### [FRAGMENT DOKUMENTU]

==*==

Jest nim Ansel Elgort. Mi się on podoba, a wy co myslicie? Zresztą sam autor książki napisał 'kilka' słów o aktorach grających głównych bohaterów na swoim tumblrze: http://fishingboatproceeds.tumblr.com/post/50159508091/1-shailene-woodley-is-a-b rilliant-actress-and
A i taka ciekawostka, Shailene Woodley i Ansel Elgort beda grać rodzeństwo w adaptacji książki ' Niezgodna' xD
szczerze powiedziawszy mi on z pięciu kandydatów podobał się najmniej, ale jeśli go wystylizują na prostego chłopaka, to czemu nie ;) to tylko moje wyobrażenie Gusa.
Pozdrawiam!
W sumie to jak pokazano mi tych pięciu aktorów to on podobał mi się najmniej, tak jak użytkowniczce wyżej. Bez doświadczenia i w dodatku jakoś nie urzekał aparycją. Ale się nie załamywałam, bo wierzę Johnowi na słowo. Skoro dostał rolę, musiał być ku temu powód. Wygląd w sumie jakoś mi nie przeszkadza. Jak czytam książkę to dalej mam w głowie swojego własnego Augustusa, myślę że po ekranizacji się to nie zmieni. Jest mój Gus i jest Ansel. Jest książka i jest film. Dwie inne rzeczy. Amen. Z resztą, pogapiłam się już trochę na jego zdjęcia i uważam, że ma coś takiego w sobie, co sprawia, że chce się na niego patrzeć. Jeżeli się postara i faktycznie ma talent aktorski to TFiOS może otworzyć mu drzwi do sporej kariery, bo film i sama postać Watersa ma wielki potencjał. Sprostanie oczekiwaniom fanów będzie ciężkie, ale ja mam po prostu nadzieję, że nie zrobią z tego czegoś w stylu "Now Is Good", które okazało się dla mnie po prostu romansidłem z chorobą w tle i smutnym zakończeniem ( a w dodatku troszkę irytującą bohaterką, ale plus dla twórców, że odeszli od "ideału pełnych stoicyzmu i determinacji chorych, którzy okazując nadludzką siłę, heroicznie walczą z rakiem, nigdy nie narzekają i uśmiechają się do samego końca i tak dalej", cytując Greena.)

==*==

Zapisane rekordy danych:
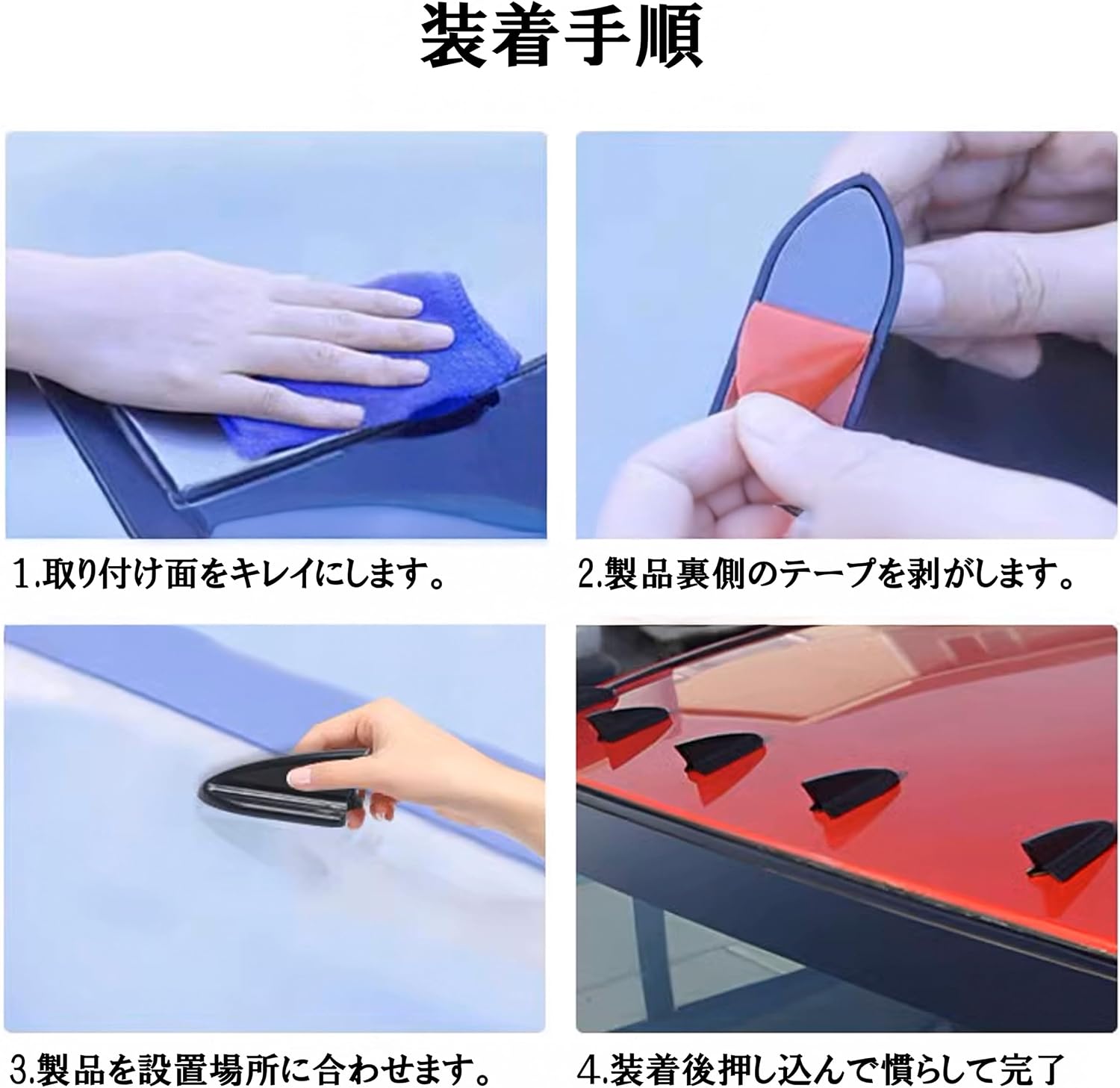 装着手順

1.取り付け面をキレイにします。

2.製品裏側のテープを剥がします。

3.製品を設置場所に合わせます。

4.装着後押し込んで慣らして完了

==*==

### [ZADANIE]
Pociągnij dalej dyskusję fanów o obsadzeniu Ansela Elgorta w roli Gusa, zaczynając tuż po ostatnim komentarzu. Rekordy nie będą tu potrzebne.

### [ODPOWIEDŹ]
Wracając do TFiOS, wierzę w Shailene i Ansela i trzymam za nich oba kciuki, żeby zdołali przenieść na ekran tak wspaniałe postacie jak Hazel i Gus :)
Mi się on właśnie bardzo podoba. Właśnie tak sobie wyobrażałam Gusa. Ze wszystkich kandydatów podobał mi się najbardziej. :)
Mnie również bardzo podoba się Ansel Elgort w tej roli. Poważnie, dawno żaden aktor tak idealnie mi nie pasował do jakiejś postaci. Uwielbiam przystojnego Brentona Thwaitesa, a Nick Robinson jest świetny w "Melissa&Joey", jednak to Ansel jest moim Gusem i cieszę się, że ma tę rolę. Szczerze to bardziej się boję o Shailene- nieco inaczej wyobrażałam sobie Hazel, ale ufam Johnowi.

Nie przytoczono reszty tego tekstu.